Targeting Cancer with Nanoparticle-Delivered Gene Therapy

Scientists are shining a laser on the energy centers of cancer cells in an attempt to damage these sources of power and cause widespread cancer cell death.

In a recent study, researchers used nanoparticles made specifically to target cancer cells to administer energy-disrupting gene therapy. According to experiments, the targeted therapy effectively reduces aggressive breast cancer tumors and glioblastoma brain tumors in mice.

Using a method that creates light-activated electrical currents inside the cell, the study team overcame a major obstacle to disassembling structures inside these cellular energy centers, known as mitochondria. The technology was dubbed mLumiOpto.

We disrupt the membrane so mitochondria cannot work functionally to produce energy or work as a signaling hub. This causes programmed cell death followed by DNA damage – our investigations showed these two mechanisms are involved and kill the cancer cell. This is how the technology works by design.”

Dr. Lufang Zhou, Study Co-Lead Author and Professor, Ohio State University

Co-lead author X. Margaret Liu, an Ohio State Professor of Chemical and Biomolecular Engineering, worked with Zhou on the study. Liu created the particles that were utilized to precisely deliver the gene therapy to cancer cells. Liu and Zhou both work as investigators at the Comprehensive Cancer Center at Ohio State University.

The study was published in the journal Cancer Research.

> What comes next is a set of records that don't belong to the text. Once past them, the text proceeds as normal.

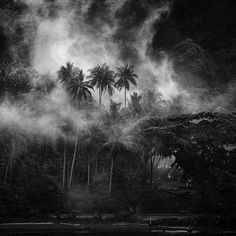 Black & White Photography #palm #white #black #mist #photography #and #forest #trees #jungle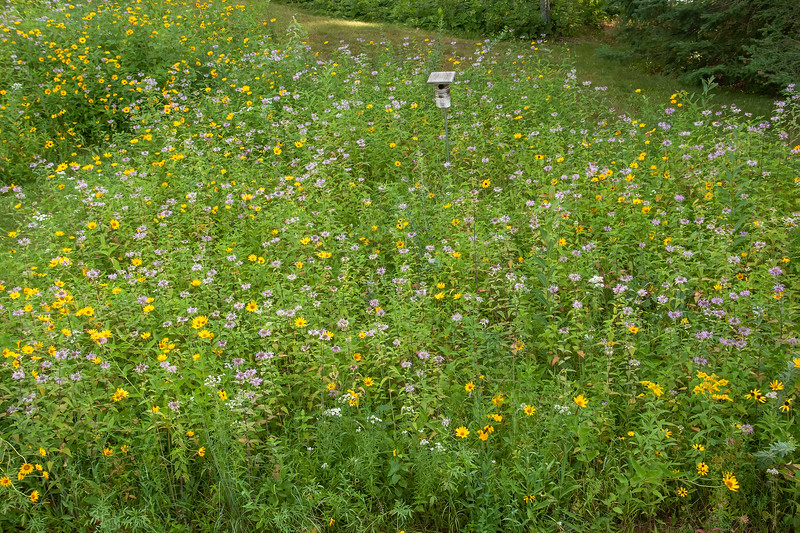 We have a wildflower garden at our lake home in northern Minnesota.  Right now, it is at the peak of flower production.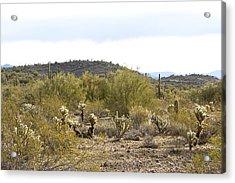 Acrylic Print featuring the photograph Desert Sunrise by Phyllis Denton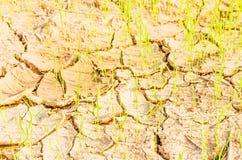Riz sur le champ de sécheresse Photo stock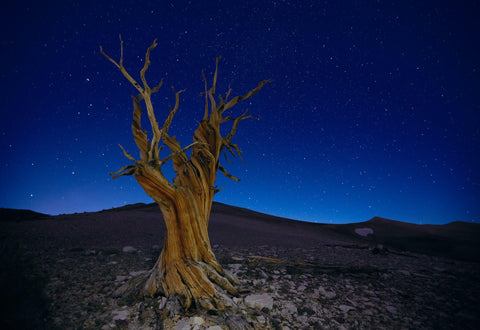 Old leafless bristlecone tree on a rocky hillside at night with a sky full of stars in White Mountains California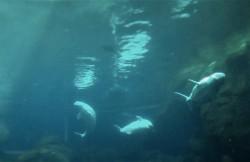 Beluga Whales Georgia Aquarium 1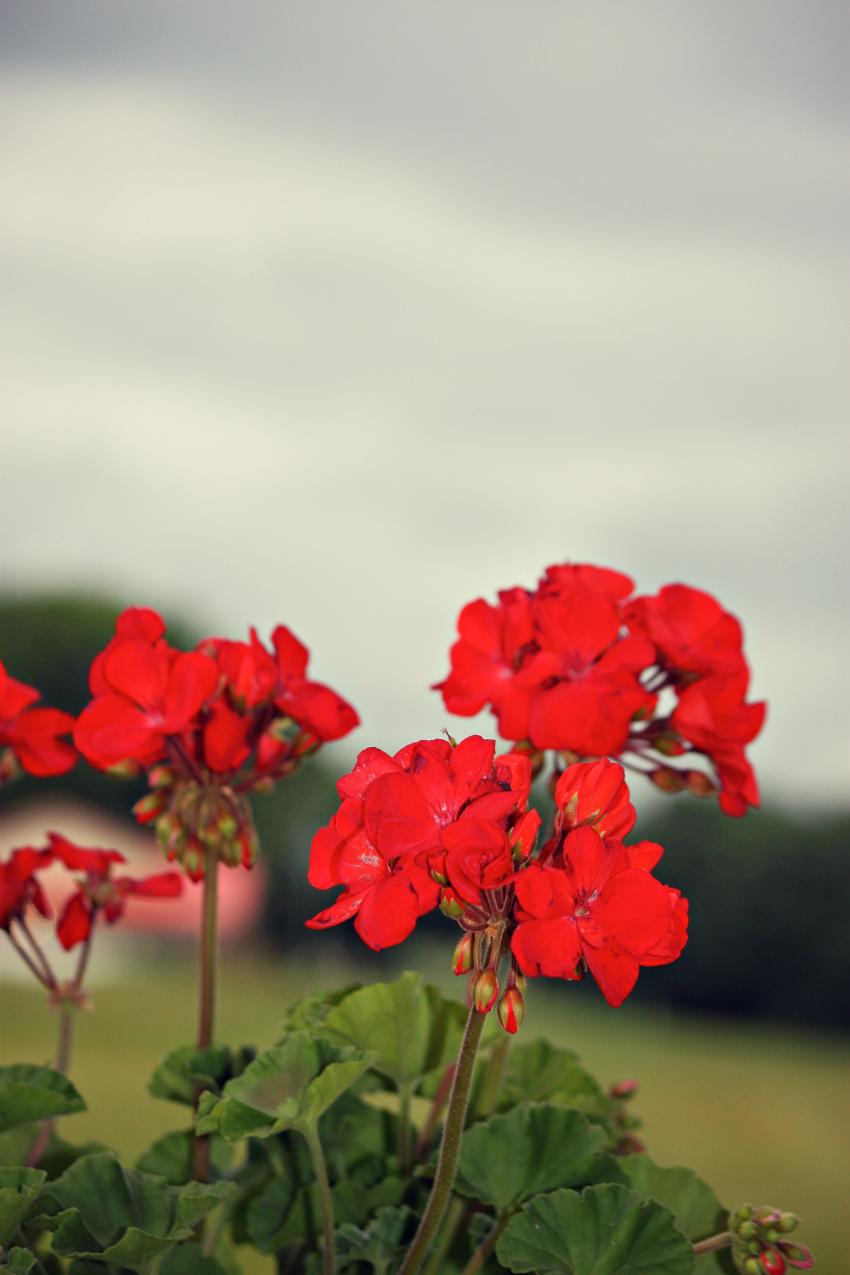 red geranium.png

Since they are the main sources of energy that power cell processes, mitochondria have long been viewed as a desirable target for anti-cancer treatments; nevertheless, these attempts are hampered by their impermeable inner membrane.

Five years ago, Zhou’s lab unlocked the code by figuring out how to take advantage of the inner membrane’s weakness, which is an electrical charge differential that maintains the membrane’s structure and allows it to work as intended.

Zhou added, “Previous attempts to use a pharmaceutical reagent against mitochondria targeted specific pathways of activity in cancer cells. Our approach targets mitochondria directly, using external genes to activate a process that kills cells. That is an advantage, and we have shown we can get a very good result in killing different types of cancer cells.”

Zhou's previous cell studies demonstrated that a protein that generates electrical currents could damage the inner membrane of the mitochondria. Researchers used a laser to activate the light-induced protein. The team’s creation of an internal light source in this new project is crucial to converting the technology for clinical application.

The method entails transferring genetic information for two different kinds of molecules: an enzyme that emits bioluminescence and a light-sensitive protein called CoChR that can generate positively charged currents.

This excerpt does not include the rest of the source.